Code Monkey home page Code Monkey logo

delivery-pickup-analysis's Introduction

Delivery Pickup Analysis with Food Delivery Data

This project includes creating graph with the restaurant and the grouped delivery locations with median value of delivery times, creating ML model using delivery features (distance, traffic, weather condition etc.) to predict incoming order delivery time and using OSRM to find duration and distance of the optimal route.

Setup OSRM with Docker (with the help of steps in https://hub.docker.com/r/osrm/osrm-backend/)

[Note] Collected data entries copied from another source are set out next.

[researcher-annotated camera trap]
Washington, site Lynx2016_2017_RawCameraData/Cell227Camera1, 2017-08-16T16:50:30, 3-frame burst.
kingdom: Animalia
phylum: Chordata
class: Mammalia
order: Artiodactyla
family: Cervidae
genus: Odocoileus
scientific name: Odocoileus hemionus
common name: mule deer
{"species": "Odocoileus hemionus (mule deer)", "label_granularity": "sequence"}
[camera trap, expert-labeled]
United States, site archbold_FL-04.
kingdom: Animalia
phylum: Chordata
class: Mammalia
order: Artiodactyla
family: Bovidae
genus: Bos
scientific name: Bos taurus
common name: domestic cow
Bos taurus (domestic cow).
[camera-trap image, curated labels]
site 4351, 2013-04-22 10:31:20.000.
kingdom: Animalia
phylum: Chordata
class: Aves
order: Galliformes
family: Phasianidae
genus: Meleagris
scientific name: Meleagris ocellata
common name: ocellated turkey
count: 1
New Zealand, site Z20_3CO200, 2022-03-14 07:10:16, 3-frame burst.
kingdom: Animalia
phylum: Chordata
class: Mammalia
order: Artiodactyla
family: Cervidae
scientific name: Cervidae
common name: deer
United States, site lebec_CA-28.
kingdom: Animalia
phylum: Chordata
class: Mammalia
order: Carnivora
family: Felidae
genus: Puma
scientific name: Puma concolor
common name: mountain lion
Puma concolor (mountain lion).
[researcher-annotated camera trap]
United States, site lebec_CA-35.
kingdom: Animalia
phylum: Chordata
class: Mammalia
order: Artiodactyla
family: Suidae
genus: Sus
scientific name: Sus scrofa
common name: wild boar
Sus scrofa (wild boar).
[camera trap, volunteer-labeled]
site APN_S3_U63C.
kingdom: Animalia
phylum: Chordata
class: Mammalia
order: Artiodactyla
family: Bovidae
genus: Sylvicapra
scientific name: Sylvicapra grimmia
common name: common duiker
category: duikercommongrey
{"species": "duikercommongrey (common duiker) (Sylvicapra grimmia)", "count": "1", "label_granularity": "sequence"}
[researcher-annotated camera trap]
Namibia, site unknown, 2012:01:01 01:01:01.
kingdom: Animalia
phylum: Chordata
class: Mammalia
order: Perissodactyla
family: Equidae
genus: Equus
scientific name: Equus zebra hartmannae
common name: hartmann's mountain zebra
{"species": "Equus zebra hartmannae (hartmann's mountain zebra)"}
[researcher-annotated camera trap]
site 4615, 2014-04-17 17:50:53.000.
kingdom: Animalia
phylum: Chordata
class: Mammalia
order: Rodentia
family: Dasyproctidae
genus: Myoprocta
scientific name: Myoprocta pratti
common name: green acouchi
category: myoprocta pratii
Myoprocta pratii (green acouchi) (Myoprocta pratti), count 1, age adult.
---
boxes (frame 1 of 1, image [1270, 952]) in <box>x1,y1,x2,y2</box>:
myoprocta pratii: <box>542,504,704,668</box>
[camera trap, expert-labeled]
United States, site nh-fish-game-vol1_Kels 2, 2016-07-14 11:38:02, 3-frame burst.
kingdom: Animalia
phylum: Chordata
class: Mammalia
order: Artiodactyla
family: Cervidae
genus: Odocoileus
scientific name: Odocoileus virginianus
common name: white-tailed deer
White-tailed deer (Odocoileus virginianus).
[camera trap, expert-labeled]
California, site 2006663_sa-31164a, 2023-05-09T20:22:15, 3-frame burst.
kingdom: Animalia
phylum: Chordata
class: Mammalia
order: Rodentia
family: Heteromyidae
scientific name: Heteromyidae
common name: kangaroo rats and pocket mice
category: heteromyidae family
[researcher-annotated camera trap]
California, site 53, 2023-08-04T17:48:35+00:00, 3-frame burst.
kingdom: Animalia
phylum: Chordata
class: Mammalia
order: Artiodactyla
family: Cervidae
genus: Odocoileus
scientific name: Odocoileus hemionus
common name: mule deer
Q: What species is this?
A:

Food Delivery Dataset is on India map, so to get India information from OSRM first:

wget http://download.geofabrik.de/asia/india-latest.osm.pbf

File is in <project_dir>/data. project_dir is also current directory. To do so extract information from installed osm.pbf file:

docker run -t -v "${PWD}/data:/data" osrm/osrm-backend osrm-extract -p /opt/car.lua /data/india-latest.osm.pbf

After that, run:

docker run -t -v "${PWD}/data:/data" osrm/osrm-backend osrm-partition /data/india-latest.osrm
docker run -t -v "${PWD}/data:/data" osrm/osrm-backend osrm-customize /data/india-latest.osrm

Note: There must be enough space to execute Docker commands in your machine, otherwise Docker will exit with code 137 (out of memory).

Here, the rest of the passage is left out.